Confined space entry - Always look for the posted Marine Chemist Certificate or your Shipyard Competent Person (SCP) inspection form before entering a space. Follow all information noted by the Marine Chemist or SCP.
Lifting and handling material- Many things in the shipyard are heavy and can be located in cramped spaces. Mentally lift the load first. Can you lift it safely alone? Get help with heavy or difficult lifts. Consider using a chain fall or other mechanical assistance whenever possible.
Working above the deck- Falls are a major cause of injury. Whenever working above 5 feet your platform must have guardrails and mid-rails. If you must work outside of this protection, wear a full-body harness with shock-absorbing lanyard, and make sure it is attached to an appropriate anchor point.
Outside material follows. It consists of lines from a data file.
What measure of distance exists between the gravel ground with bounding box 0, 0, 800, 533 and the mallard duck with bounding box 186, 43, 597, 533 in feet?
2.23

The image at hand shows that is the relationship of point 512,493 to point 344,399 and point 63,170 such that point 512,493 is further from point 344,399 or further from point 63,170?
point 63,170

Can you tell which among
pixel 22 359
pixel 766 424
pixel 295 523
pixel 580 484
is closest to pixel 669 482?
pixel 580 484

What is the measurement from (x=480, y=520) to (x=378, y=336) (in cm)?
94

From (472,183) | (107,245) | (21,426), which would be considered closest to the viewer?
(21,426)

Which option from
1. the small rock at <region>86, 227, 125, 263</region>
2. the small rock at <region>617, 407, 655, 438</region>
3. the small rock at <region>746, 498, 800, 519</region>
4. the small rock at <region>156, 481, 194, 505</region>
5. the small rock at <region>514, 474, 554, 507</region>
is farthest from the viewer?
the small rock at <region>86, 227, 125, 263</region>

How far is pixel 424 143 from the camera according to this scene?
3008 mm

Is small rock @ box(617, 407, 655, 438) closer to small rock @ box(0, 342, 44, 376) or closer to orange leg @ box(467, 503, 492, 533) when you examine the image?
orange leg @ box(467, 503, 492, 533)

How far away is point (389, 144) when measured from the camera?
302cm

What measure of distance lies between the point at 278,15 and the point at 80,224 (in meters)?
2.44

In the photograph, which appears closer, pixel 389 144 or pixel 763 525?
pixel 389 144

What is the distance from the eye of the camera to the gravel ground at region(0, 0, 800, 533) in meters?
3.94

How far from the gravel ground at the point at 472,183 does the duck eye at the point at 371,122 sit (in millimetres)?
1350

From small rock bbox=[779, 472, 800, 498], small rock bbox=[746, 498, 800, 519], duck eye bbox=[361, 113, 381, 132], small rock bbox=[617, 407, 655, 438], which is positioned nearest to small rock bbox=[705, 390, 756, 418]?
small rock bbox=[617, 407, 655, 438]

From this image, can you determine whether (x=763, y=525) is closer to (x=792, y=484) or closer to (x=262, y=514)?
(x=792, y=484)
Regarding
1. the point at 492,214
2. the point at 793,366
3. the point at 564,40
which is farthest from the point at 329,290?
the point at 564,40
Tie-off access ladders to keep them from slipping, and check to see that the ladder extends least three feet above the landing.
Working over water- In most cases whenever working over water you should wear an approved personal flotation device. Zip it up and snap all of the snaps. It will not save your life if it slips off your shoulders and over your head when you fall in the water.
Eye protection- An eye injury is one of the most common injuries in the shipyard. Always wear your safety glasses, goggles and/or faceshield when they are needed. You only have eyes so protect them at all times.
Fire- Hot-work, painting, flammables and the interior finishes of vessels do not mix well. Always maintain a fire extinguisher or water hose near hot-work activities. Use a firewatch whenever there is a high potential of fire. Follow your local Fire Department's requirements.
Housekeeping- A poorly maintained yard increases the chances for slips and falls from the same deck. Sprained knees and twisted ankles are painful reminders that you did not pick up your material or equipment each day. Keep accessways free of debris and material.
Hatchways- Railings should be installed around open hatchways and open deck sides. If you can fall over it, or into it, then a railing is required. Check perimeter railings daily.
The shipyard is a busy place to work in each day.

Make your personal safety a priority in everything you do.